▶ [Page]

--- START ---

# TrueCrypt Officially Dead... Now Going to Be Reborn as CipherShed



## drmike (Sep 20, 2014)

We had a couple of threads on vpsBoard about TrueCrypt and most notoriously in May roughly when their site was "defaced" labeling TrueCrypt as insecure. 

Well under the different license created by the Truecrypt author(s) one could fork the project, but can't make reference to the original.

So now we have the new TrueCrypt replacement .... CipherShed ---> https://ciphershed.org/

Looks like things are in pre-release at this point.

July 27th was last meeting of the team:

https://ciphershed.org/minutes-from-pmc-meeting-on-2014-07-27/

Hoping these folks deliver something soon


----------



## rmlhhd (Sep 20, 2014)

I went to a security talk at EMF Camp last month, they were talking about encryption and why TrueCrypt was taken down.


If you don't already know, the reason they say bitlocker is better is to give us a message saying their being fucked.


If you want TrueCrypt go to this site -https://truecrypt.ch


It's being audited to check for issues and backdoors. None as of yet.


----------



## raindog308 (Sep 20, 2014)

drmike said:


> So now we have the new TrueCrypt replacement .... CipherShed ---> https://ciphershed.org/


"The first version of CipherShed is in development. The current process consists of “rebranding” the TrueCrypt 7.1a code."

Yes, new logo must be the priority...


----------



## Jasson.Pass (Sep 20, 2014)

This is good news. I have noticed that there have been a lot of spinoffs lately. This means we should see a lot of development and innovation of ideas and improvemnts.

--- END ---

▶ [Supplied material]
--- START ---

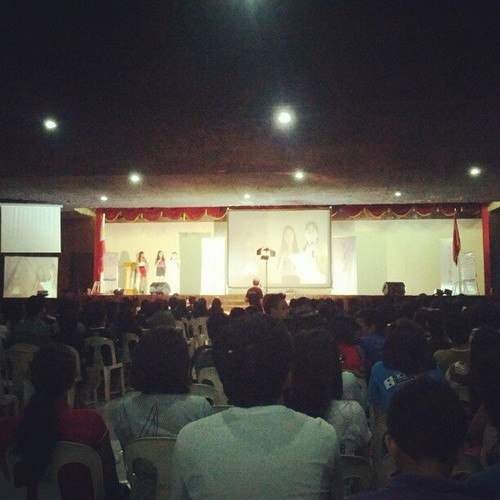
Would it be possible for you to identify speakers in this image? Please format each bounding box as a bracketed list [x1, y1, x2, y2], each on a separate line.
[150, 282, 171, 295]
[382, 282, 405, 296]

--- END ---

▶ [Stated task 1] Reproduce everything from "I went to a" down to "their being fucked." in the CipherShed thread, swapping "security talk" for "workshop".
▶ [Stated task 2] In the CipherShed thread, which version of the TrueCrypt code is being rebranded for the first CipherShed release?
The data plays no role in what is asked here.

▶ [Full answer 1]
I went to a workshop at EMF Camp last month, they were talking about encryption and why TrueCrypt was taken down.


If you don't already know, the reason they say bitlocker is better is to give us a message saying their being fucked.

▶ [Full answer 2] TrueCrypt 7.1a